Opgaven:
1. Beantwoord deze vragen met gegevens uit de tekst over scene-gerefereerde verwerking.
(a) Op welke waarde wordt midden-grijs vastgesteld bij scherm-gerefereerde verwerking?
(b) In welk vakgebied wordt de scene-gerefereerde benadering veel gebruikt?
(c) Welke twee algemene tools noemt de tekst als voorbeeld van tools die in een scene-gerefereerde werkvolgorde niet langer bruikbaar zijn?
2. Schrijf een vervolg op de tekst over scene-gerefereerde verwerking. Begin na de laatste zin.

Tekstblok:
----------------
Als je in het verleden andere Raw-software hebt gebruikt (of darktable vóór versie 3.0), zie je misschien enkele significante verschillen met wat je gewend bent – darktable gebruikt nu een scene-gerefereerde-benadering voor de meeste van zijn verwerkingsmodules. Deze benadering wordt veel gebruikt in de cinematografie en staat bekend als veel robuuster dan de traditionele scherm-gerefereerde-benadering.

Bij scherm-gerefereerde processing worden de gegevens van jouw Raw-bestand aanvankelijk gecomprimeerd tot een bereik dat puur zwart vertegenwoordigt als 0 en puur wit als 1, waarbij midden-grijs wordt vastgesteld op 0,5. Er wordt automatisch (en onomkeerbaar) een tooncurve op deze gegevens toegepast om de afbeelding er “goed” uit te laten zien op jouw scherm en daaropvolgende bewerkingen worden uitgevoerd bovenop deze reeds sterk gewijzigde afbeeldingsgegevens. De nadelen van scherm-gerefereerde zijn een vroegtijdig verlies van de relatie tussen pixel-helderheid en verzadiging (meestal ook met tint-verschuivingen), wat verantwoordelijk is voor de beruchte “HDR-look” wanneer het dynamisch bereik toeneemt.

In de echte wereld bestaat “puur zwart” niet echt (er is altijd enig licht) en er is geen limiet aan hoe helder dingen kunnen zijn (dus ook geen “puur wit”). Scene-gerefereerde processing probeert de fysieke eigenschappen van de scène zo lang mogelijk te behouden door de onbewerkte gegevens op een onbegrensde lineaire schaal te plaatsen en de gegevens pas te comprimeren tot het dynamische bereik van jouw scherm nadat de beeldverwerking is voltooid.

In een scene-gerefereerde werkvolgorde zijn veel algemene tools (tooncurves en niveaus bijvoorbeeld) niet langer bruikbare manieren om het beeld te manipuleren, omdat ze afhankelijk zijn van nu ongeldige definities van zwart, wit en grijs. Ervaren gebruikers moeten misschien nieuwe technieken leren en oude weggooien, maar zullen worden beloond met veel robuustere en voorspelbare resultaten.

De scene-gerefereerde werkvolgorde in darktable maakt de filmisch rgb en belichting modules standaard wanneer u nieuwe afbeeldingen opent in de ontwikkelenweergave.
----------------
Gegevensblok:
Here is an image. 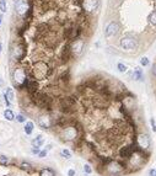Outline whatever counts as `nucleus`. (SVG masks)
----------------
Antwoorden:
1.
(a) Op 0,5.
(b) In de cinematografie.
(c) Tooncurves en niveaus.

2.
🔗witbalans en kleurencalibratie

De meeste verwerkingssoftware gebruikt een traditioneel temperatuur-/tintmodel voor het aanpassen van de witbalans van een afbeelding. In darktable biedt de kleurkalibratiemodule een veel robuustere en flexibelere benadering, waardoor je de kleur van de lichtbron expliciet kunt definiëren. Dit is met name handig voor scènes die worden verlicht door kunstlicht.

Houd er rekening mee dat de witbalansmodule in deze benadering nog steeds is ingeschakeld, maar dat de instellingen normaal gesproken niet moeten worden gewijzigd.


Stel voorkeuren > verwerking > standaardwaarden voor pixel workflow automatisch toepassen nu in op “scene-gerefereerd (filmic)”.


Voer voorkeuren in door op het tandwielpictogram in het bovenpaneel te klikken.

🔗bewerken in een gecontroleerde omgeving

Beeldverwerking moet worden uitgevoerd in een gecontroleerde omgeving, verlicht door een witte lichtbron tegen een achtergrond die ongeveer midden-grijs is, en op een monitor die correct is gekalibreerd.

Hoewel dit in veel thuisbewerkingsomgevingen misschien niet praktisch is, kan je wel de achtergrondkleuren op het beeldscherm van jouw monitor regelen. Je moet het darktable-kleurenschema instellen om een van de “grijze” thema’s te gebruiken en de kleurbeoordelingsmodus gebruiken bij het wijzigen van tonen en kleuren in jouw afbeelding. Donkere thema’s zien er misschien goed uit, maar tenzij je afbeeldingen verwerkt om ze op een bioscoopscherm in een verduisterde kamer te bekijken, mogen ze niet worden gebruikt voor fotoverwerking.


Stel voorkeuren > algemeen > thema nu in op “darktable-elegant-grey” of “darktable-icons-grey”.


🔗ga naar ontwikkelen

Kies een afbeelding om te bewerken in de bibliotheekweergave en dubbelklik om die afbeelding in de ontwikkelenweergave te laden. Probeer voor nu een afbeelding te kiezen die goed belicht is – we zullen later enkele technieken bespreken om slecht belichte afbeeldingen te herstellen.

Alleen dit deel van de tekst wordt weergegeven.